Blast Furnace Plant
The blast furnace iron making typically implies a reduction and smelting in a single reactor. It is operated on counter current principle. The charge descent in the downward direction and the blast (hot air) ascends from tuyeres. Therefore the residence time of the reducing gas inside the furnace is less.
A modern blast furnace plant mainly consists of:-
Blast furnace proper
Hot blast supply equipments
Gas cleaning system and gas storage
Raw material storage and handling
Liquid products disposal
Process control equipments
Blast Furnace Proper
The blast furnace is a tall shaft-type furnace with a vertical stack superimposed over a crucible-like hearth.
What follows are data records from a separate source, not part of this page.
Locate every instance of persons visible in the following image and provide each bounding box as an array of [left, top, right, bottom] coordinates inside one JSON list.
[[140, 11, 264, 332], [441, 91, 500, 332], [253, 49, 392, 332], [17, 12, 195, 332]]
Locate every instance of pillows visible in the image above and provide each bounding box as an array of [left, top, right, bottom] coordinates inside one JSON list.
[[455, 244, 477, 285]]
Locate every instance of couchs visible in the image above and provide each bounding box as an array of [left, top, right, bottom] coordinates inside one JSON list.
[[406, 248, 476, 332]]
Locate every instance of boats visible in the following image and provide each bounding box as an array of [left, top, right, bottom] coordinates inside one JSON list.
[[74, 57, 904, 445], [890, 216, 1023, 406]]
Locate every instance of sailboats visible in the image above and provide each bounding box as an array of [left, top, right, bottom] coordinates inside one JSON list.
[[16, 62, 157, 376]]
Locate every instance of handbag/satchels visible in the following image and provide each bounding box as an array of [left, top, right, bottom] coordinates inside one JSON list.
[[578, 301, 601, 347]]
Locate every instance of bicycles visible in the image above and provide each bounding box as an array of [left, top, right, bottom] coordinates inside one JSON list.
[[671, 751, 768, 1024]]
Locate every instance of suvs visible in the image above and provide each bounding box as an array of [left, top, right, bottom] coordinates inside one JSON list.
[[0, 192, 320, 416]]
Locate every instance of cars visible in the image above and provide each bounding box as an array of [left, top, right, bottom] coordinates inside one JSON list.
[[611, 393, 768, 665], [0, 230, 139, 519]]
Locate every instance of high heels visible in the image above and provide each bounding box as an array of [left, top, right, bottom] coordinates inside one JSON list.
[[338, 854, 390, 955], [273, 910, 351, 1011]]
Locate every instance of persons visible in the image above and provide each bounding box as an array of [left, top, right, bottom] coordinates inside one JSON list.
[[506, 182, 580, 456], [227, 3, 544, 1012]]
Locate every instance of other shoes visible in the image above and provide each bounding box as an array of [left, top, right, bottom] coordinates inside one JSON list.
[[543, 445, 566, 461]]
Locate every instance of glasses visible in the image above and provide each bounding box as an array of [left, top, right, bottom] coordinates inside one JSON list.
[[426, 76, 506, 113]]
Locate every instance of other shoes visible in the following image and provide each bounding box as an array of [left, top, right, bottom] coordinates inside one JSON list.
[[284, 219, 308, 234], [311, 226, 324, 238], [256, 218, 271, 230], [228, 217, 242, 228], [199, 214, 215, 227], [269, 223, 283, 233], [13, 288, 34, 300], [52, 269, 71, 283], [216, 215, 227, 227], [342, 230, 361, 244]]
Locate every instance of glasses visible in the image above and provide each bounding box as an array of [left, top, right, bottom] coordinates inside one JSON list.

Iron-bearing materials (iron ore, sinter, pellets etc.), coke and flux (limestone and dolomite) are charged into the top of the shaft. A blast of heated air and also, in most instances, a gaseous, liquid or powdered fuel are introduced through openings at the bottom of the shaft just above the hearth crucible. The heated air burns the injected fuel and much of the coke charged in from the top to produce the heat required by the process and to provide reducing gas (CO) that removes oxygen from the ore. The reduced iron melts and runs down to the bottom of the hearth. The flux combines with the impurities in the ore to produce a slag which also melts and accumulates on top of the liquid iron in the hearth. The iron and slag are drained and separated out due to their density difference through tap holes.
The structure essentially consists of the following parts:.
It is a massive steel reinforced concrete mass partially embedded below the ground level. It should be sufficiently strong to withstand the loaded furnace weight. It may be about 15m in diameter and 6-8m thick and lined with fireclay bricks.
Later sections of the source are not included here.